What this exercise asks:
1/ List every forum username that appears in the thread on carbide tools vs. sharpening below.
2/ Write what comes next in the thread on carbide tools vs. sharpening below, picking up after its last post.

Reading text:
━━━━━━━━━━━━━━━━━━━━

# Carbide tools vs. sharpening



## AKPenTurner (Mar 10, 2011)

I wasn't exactly sure where to post this, so I guess this is as good a place as any. 
Here's my question:
I've been turning pens for 2 years and have never sharpened my tools (embarrassing:redface due to not having the proper sharpening wheels. Anyhow, I've got a gift card to Woodcraft, and am wondering whether it would be more worthwhile to invest in sharpening supplies, or if carbide tools work.

In short, are carbide (or carbide tipped) tools worth the investment, or is it better to invest in a good sharpening setup?

Thanks in advance for your comments!

-Silas


----------



## corian king (Mar 10, 2011)

Hello! My first couple years I used the regular tools and bought all the sharping equip and everything.But then a friend of mine told me about a gentleman on here that sold carbide tip tools and he said he would'nt use anything else.The gentleman on here is wood-of-1-kind.He sells two tools one is the skogger and the other is the rotondo.I reccomend the Rotondo it has a round tip and when the edge does get dull you loosen the screw and turn the tip just a little and have a new edge.NO Sharpening.

━━━━━━━━━━━━━━━━━━━━

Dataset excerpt
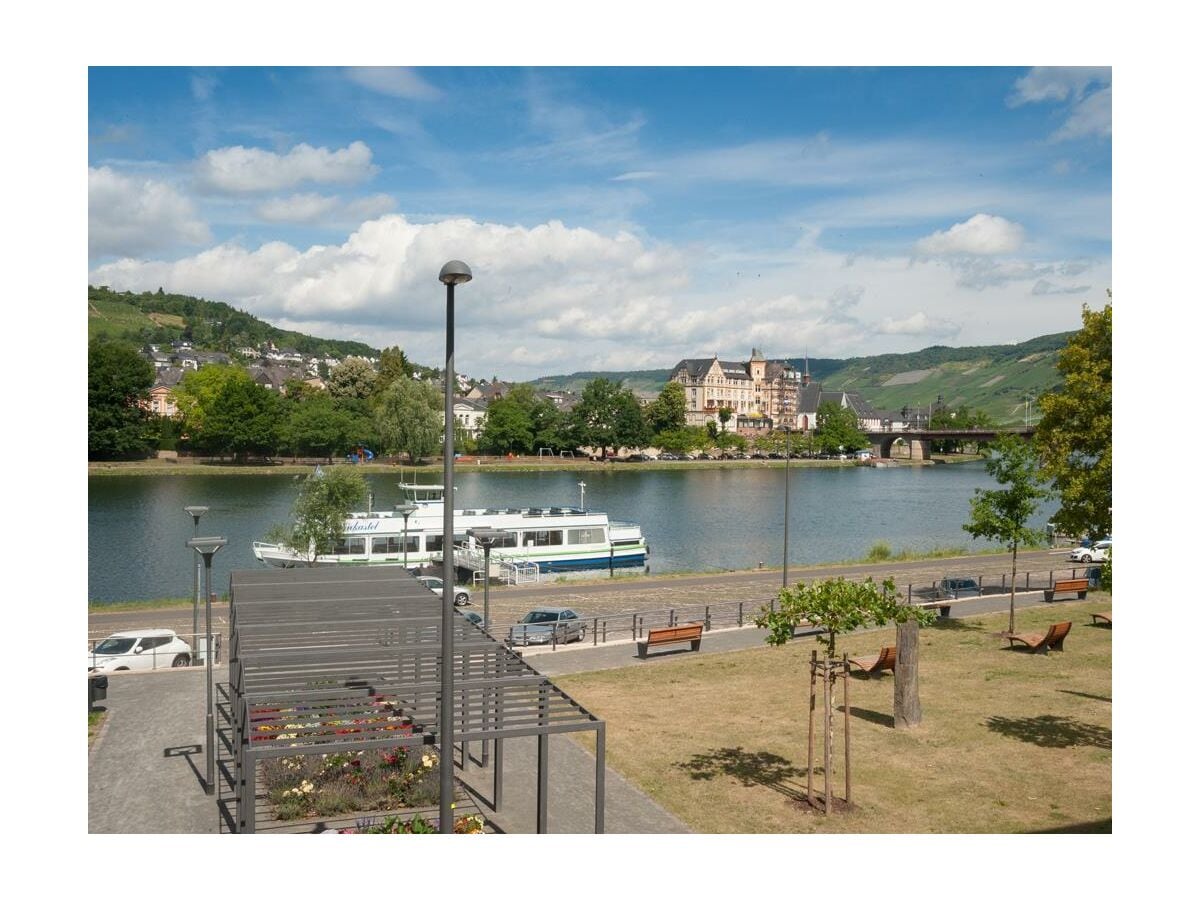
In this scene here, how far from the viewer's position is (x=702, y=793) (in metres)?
12.6

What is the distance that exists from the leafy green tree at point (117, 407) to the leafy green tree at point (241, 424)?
5.43 m

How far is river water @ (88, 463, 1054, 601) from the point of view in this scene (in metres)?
44.2

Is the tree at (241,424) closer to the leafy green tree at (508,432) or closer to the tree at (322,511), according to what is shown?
the leafy green tree at (508,432)

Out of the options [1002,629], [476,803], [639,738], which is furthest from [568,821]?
[1002,629]

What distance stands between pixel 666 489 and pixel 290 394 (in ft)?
165

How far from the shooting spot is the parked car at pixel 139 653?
21000mm

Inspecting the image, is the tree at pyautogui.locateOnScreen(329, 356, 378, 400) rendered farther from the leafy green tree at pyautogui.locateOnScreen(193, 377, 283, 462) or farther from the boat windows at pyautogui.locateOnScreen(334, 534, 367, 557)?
the boat windows at pyautogui.locateOnScreen(334, 534, 367, 557)

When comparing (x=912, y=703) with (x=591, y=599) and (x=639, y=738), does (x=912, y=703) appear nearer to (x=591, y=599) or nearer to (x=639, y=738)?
(x=639, y=738)

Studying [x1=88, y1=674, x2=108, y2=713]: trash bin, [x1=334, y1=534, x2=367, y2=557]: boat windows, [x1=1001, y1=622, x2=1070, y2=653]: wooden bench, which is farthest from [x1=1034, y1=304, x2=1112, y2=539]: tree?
[x1=334, y1=534, x2=367, y2=557]: boat windows

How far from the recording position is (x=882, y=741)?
1480 cm

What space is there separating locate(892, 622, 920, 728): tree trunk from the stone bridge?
407ft

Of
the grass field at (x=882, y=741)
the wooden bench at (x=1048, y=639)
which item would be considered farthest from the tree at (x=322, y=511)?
the wooden bench at (x=1048, y=639)

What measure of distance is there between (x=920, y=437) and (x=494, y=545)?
115 metres

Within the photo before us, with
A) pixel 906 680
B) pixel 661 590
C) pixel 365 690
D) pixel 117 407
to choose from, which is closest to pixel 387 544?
pixel 661 590
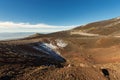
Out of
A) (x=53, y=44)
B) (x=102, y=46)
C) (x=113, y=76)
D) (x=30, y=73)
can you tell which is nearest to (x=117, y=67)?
(x=113, y=76)

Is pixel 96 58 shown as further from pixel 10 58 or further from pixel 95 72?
pixel 10 58

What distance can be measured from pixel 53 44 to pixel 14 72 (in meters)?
31.8

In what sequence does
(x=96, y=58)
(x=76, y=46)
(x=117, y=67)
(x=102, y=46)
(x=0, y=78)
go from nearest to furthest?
(x=0, y=78)
(x=117, y=67)
(x=96, y=58)
(x=102, y=46)
(x=76, y=46)

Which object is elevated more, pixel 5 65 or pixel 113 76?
pixel 5 65

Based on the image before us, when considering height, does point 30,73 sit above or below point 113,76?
above

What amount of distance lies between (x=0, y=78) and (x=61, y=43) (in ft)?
117

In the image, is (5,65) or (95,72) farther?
(95,72)

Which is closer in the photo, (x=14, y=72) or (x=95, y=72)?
(x=14, y=72)

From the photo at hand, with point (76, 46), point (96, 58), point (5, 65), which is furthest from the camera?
point (76, 46)

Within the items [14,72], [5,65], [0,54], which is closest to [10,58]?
[0,54]

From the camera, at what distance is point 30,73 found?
2027 centimetres

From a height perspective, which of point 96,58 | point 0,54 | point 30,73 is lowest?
point 96,58

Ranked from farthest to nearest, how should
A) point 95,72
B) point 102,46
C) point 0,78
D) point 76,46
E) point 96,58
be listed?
point 76,46 < point 102,46 < point 96,58 < point 95,72 < point 0,78

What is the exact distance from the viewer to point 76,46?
50.0 meters
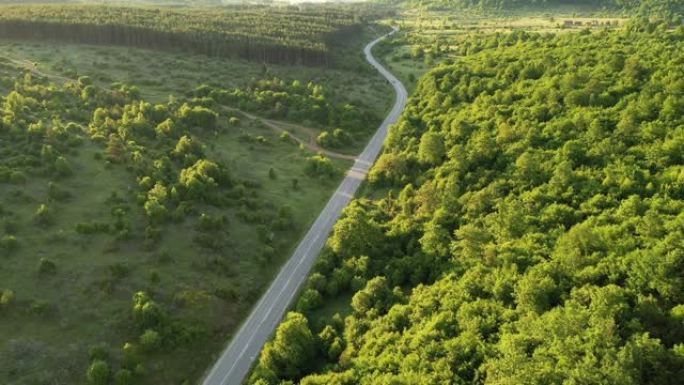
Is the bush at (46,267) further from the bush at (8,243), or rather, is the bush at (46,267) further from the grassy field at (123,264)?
the bush at (8,243)

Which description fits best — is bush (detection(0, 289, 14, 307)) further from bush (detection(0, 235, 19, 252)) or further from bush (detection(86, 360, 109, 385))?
bush (detection(86, 360, 109, 385))

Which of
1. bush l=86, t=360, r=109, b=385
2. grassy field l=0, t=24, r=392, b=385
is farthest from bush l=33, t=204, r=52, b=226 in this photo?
bush l=86, t=360, r=109, b=385

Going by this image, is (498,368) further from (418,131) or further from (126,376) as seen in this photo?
(418,131)

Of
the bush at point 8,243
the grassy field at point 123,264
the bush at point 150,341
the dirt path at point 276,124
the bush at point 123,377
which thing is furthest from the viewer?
the dirt path at point 276,124

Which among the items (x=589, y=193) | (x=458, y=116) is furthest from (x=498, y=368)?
(x=458, y=116)

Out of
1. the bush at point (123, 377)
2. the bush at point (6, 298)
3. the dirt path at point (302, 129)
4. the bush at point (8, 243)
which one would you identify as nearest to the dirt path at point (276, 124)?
the dirt path at point (302, 129)

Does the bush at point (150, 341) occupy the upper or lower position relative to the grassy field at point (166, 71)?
lower
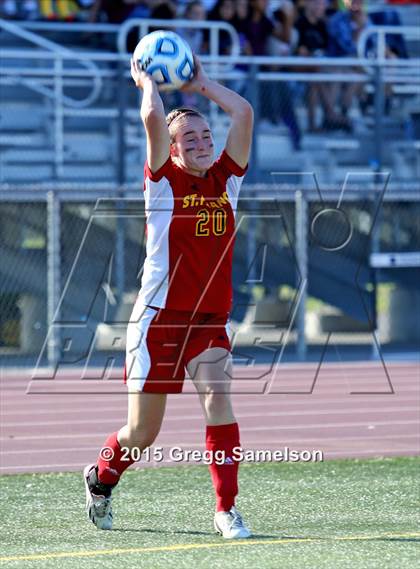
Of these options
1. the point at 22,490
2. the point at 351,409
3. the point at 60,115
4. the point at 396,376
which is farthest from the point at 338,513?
the point at 60,115

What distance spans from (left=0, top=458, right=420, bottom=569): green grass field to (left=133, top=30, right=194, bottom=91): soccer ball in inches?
83.7

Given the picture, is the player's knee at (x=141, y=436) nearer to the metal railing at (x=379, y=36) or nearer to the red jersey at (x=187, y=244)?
the red jersey at (x=187, y=244)

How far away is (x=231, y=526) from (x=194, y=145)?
5.72ft

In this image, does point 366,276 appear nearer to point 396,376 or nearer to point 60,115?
point 396,376

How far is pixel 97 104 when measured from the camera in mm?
16406

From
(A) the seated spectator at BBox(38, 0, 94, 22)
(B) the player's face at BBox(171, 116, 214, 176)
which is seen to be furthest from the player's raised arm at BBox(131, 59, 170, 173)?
(A) the seated spectator at BBox(38, 0, 94, 22)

━━━━━━━━━━━━━━━━━━━━

Results for each task:
1/ AKPenTurner, corian king, wood-of-1-kind

2/
I use this tool for 95% of my turning and would'nt go without another carbide tip tool.
It's the only way to go.
Good luck!
JIM


----------



## Andrew Arndts (Mar 10, 2011)

you still need to "sharpen" carbide tipped tools though not with a grinder. HOWEVER get a grinder.


----------



## pensmyth (Mar 10, 2011)

I got the Easy Wood Carbide tipped tools and haven't touched my other lathe tools in quite some time. Even moved the grinder and sharpening equipment to the storage shelf. I have to admit I did keep out one roughing gouge for occasional "large" work and I keep an edge on it with a diamond file.


----------



## Wildman (Mar 10, 2011)

All wood turning tools require sharpening eventually regardless of steel use to make them. Other than toughing up carbide tools with a diamond hone, replacing cutters cheapest option. Just not economical to buy sharpening equipment to sharpen carbide cutters on wood turning tools. Don’t take my word for it just Google it! 

Dry grinder cheapest option, a sharpening jig will give you consistency at the grinder. Wet grinders more expensive and so are jigs that go with them. To me having both dry and wet grinder the best scenario. Since have, more time than money been using a dry grinder. I used a belt sander before getting my grinder and sharpening jig. 

If you want to read some reviews on grinders check this site: 
http://lumberjocks.com/reviews


----------



## KenV (Mar 10, 2011)

Silas -  the answer depends on what you will be turning.

I can turn pens with either a Hunter style cup carbide cutter, or with the flat scraper style tools made by Craig Jackson (EZ Tools) and by a couple of IAP vendors.  Peter and Ken advertise here.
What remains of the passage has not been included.